This is something F1 has badly needed for years, thought die-hard fans may struggle to understand why. There are many challenges to projecting a positive image of a sport that is perceived to be environmentally unfriendly, wasteful, boring and stratospherically expensive.
For example, F1 is not nearly as good as other sports including motor racing (such as the Champ Car World Series) at promoting the charitable work it does. Bernie Ecclestone brings children from Great Ormond St. hospital to see the British Grand Prix every year – something that would challenge negative perceptions of the sport if it wee better promoted.
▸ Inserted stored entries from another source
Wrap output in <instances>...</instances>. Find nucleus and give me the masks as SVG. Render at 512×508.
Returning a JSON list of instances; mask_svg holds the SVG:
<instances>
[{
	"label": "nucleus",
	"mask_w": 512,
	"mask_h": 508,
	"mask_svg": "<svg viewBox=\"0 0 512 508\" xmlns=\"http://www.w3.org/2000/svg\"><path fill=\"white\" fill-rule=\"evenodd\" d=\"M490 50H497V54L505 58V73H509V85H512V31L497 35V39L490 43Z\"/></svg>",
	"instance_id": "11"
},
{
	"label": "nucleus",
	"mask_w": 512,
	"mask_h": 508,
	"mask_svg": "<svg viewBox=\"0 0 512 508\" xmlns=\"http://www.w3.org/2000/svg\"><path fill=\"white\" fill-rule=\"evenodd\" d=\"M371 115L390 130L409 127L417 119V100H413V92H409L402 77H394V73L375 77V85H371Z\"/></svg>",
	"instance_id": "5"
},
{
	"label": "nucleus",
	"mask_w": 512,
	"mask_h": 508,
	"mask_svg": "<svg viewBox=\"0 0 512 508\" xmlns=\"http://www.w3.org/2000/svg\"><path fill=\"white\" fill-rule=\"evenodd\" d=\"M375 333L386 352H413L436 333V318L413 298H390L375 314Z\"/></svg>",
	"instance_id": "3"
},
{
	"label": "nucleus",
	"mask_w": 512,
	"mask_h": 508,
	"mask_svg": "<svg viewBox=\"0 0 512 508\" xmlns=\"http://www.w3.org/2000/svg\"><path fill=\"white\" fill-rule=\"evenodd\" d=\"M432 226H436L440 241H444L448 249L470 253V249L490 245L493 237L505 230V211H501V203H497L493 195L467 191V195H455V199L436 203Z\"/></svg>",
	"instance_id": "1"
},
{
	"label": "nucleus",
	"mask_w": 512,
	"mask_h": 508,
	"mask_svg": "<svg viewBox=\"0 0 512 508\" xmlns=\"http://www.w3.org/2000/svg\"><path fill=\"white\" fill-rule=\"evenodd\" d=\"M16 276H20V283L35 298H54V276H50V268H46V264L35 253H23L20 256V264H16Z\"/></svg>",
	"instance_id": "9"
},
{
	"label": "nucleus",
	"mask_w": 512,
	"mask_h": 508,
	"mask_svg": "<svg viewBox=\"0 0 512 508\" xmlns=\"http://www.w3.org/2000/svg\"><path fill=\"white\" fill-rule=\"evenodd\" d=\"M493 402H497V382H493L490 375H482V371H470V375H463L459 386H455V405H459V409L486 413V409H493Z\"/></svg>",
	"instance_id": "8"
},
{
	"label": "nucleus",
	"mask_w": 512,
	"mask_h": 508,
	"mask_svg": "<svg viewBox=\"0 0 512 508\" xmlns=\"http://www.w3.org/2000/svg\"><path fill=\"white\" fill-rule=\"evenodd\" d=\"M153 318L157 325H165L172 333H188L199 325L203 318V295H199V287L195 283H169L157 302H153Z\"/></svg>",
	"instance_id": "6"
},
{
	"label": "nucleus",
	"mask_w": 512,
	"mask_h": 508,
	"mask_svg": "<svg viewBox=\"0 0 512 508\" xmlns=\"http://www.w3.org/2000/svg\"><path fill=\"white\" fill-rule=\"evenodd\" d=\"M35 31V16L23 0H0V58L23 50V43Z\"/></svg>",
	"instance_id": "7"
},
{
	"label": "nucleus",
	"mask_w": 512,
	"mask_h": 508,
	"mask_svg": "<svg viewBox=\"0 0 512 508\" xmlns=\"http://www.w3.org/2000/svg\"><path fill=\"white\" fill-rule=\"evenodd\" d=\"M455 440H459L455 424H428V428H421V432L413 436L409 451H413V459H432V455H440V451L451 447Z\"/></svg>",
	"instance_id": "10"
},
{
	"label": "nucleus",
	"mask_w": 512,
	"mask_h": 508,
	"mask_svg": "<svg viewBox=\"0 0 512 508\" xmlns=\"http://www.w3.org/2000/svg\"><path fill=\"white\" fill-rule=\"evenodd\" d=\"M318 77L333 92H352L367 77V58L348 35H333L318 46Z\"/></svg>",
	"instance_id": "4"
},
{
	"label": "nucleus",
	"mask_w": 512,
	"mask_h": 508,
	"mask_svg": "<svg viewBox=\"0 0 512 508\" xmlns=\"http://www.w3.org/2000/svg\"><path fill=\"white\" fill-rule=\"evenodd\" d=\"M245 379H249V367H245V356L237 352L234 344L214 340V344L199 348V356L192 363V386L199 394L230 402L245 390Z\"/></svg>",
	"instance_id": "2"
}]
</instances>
Properly managed public relations might discourage Max Mosley from conducting his many arguments with team principals in public – something that does F1’s reputation no end of harm.
PR certainly could have had a role to play in averting the Indianapolis 2005 debacle, or at least in mitigating its impact afterwards. I can’t help but wonder if this is something uppermost in Bernie’s mind after F1’s recent return to America.
Through the two FIA fan surveys the sport has shown a new-found willingness to engage directly with its fans. PR could help facilitate and improve that.
Improving F1’s image is certaily a priority, and I hope Formula One Management does bring an agency to manage its external affairs. But image is only a small part of the problem – improving the product and in particular the racing should be the number one priority at the moment.